The information in this document was created from the devices in a specific lab environment. All of the devices used in this document started with a cleared (default) configuration. If your network is live, make sure that you understand the potential impact of any command.
Conventions
Refer to Cisco Technical Tips Conventions for more information on document conventions.
Background Information
Before you look at the CPU packet-handling architecture and troubleshoot high CPU utilization, you must understand the different ways in which hardware-based forwarding switches and Cisco IOSĀ® Software-based routers use the CPU. The common misconception is that high CPU utilization indicates the depletion of resources on a device and the threat of a crash. A capacity issue is one of the symptoms of high CPU utilization on Cisco IOS routers. However, a capacity issue is almost never a symptom of high CPU utilization with hardware-based forwarding switches.

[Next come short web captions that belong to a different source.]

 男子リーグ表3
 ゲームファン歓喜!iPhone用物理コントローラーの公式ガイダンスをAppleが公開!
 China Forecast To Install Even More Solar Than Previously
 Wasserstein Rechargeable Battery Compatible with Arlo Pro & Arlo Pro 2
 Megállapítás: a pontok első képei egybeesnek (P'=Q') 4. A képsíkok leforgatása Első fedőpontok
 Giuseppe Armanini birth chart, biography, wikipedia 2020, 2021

The CPU utilization of 20% to 50% is normal on a Catalyst 3550 Switch, even under minimal load. CPU utilization does not reflect the total number of packets being switched or the total load on the switch. The CPU is responsible for the process of IP traffic (broadcast, telnet, SNMP) on the management VLAN, for the process of control packets Spanning-Tree Protocol (STP), Cisco Discovery Protocol (CDP), DDSN Transfer Protocol (DTP), Port Aggregation Protocol (PAgP), Link Aggregation Control Protocol (LACP), Unidirectional Link Detection (UDLD), address learning, routing protocols, port status and LED operations. If the CPU utilization is extremely high (around 90% - 99%), this does not directly affect the switching of data. However, high CPU utilization might start to affect protocols such as STPs. The CPU on the Catalyst 3550 is used for management purposes only. The CPU is not used to forward packets. This is handled by ASICs. The increase in the CPU utilization does not affect traffic forwarding.

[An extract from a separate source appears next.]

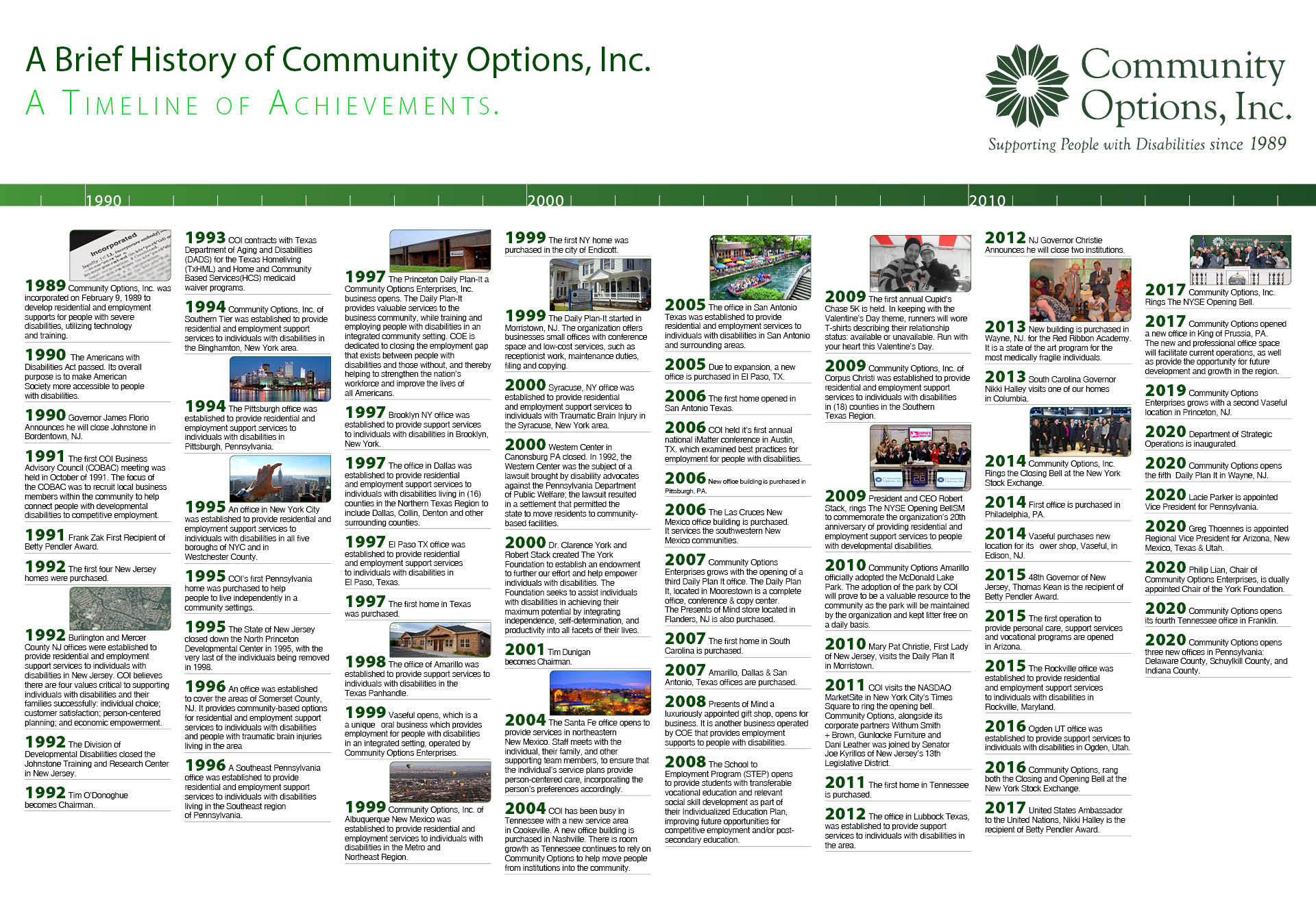 A Brief History of Community Options, Inc. A Timeline of Achievements. Revised August 02, 2021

The first step to troubleshoot the high CPU utilization is to check the Cisco IOS version release notes of your Catalyst 3550 Switch for the possible known IOS bug. This way you can eliminate the IOS bug from your troubleshooting steps. Refer to Cisco Catalyst 3550 Series Switches Release Notes for a description of new features, system requirements, limitations, restrictions, caveats, and troubleshooting information for a particular software release for Catalyst 3550 Switches.

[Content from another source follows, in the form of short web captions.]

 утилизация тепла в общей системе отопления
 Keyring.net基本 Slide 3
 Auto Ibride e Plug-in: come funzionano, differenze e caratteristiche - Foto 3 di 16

Troubleshoot Common High CPU Utilization Problems
This section provides information about some of the common high CPU utilization problems on the Catalyst 3550 Switch.
High CPU Utilization After Enabling GRE Tunnels
Generic Routing Encapsulation (GRE) tunnels are not supported on the Cisco Catalyst 3550 Switch. Even though the CLI commands are there to configure the GRE, it is not officially supported. Refer to the Unsupported VPN Configuration Commands section of Unsupported CLI Commands for Catalyst 3550 for this information. The reason for this is that the Cisco Catalyst 3550 Switch uses hardware-based Cisco Express Forwarding (CEF) switching. There is no method to CEF-switch GRE packets. GRE packets must be encapsulated by the software. The hardware does not have the capability to encapsulate the packets. Consequently, this traffic is processed or software switched. The process or software switched traffic can quickly cause the CPU to spike.
High CPU Utilization When Pinging Own Interface
An extended ping from one interface to another interface on the same
switch can cause high CPU utilization. This can occur when a large number of
ping packets are sent and received. This is an expected behavior. The
workaround is to not perform a ping from one interface to another on the same
switch. Refer to Cisco bug ID
CSCea19301
(registered customers only)
for more
information.
High CPU Utilization Due to VUR_MGR bg Process
The VUR_MGR bg process is the Vegas Unicast Routing Manager process which is a platform specific module that interfaces with IOS. This process implements the hardware independent fuctionality required in the platform for unicast routing. Each time an Address Resolution Protocol (ARP) is resolved for a destination, the corresponding entry needs to be programmed in hardware.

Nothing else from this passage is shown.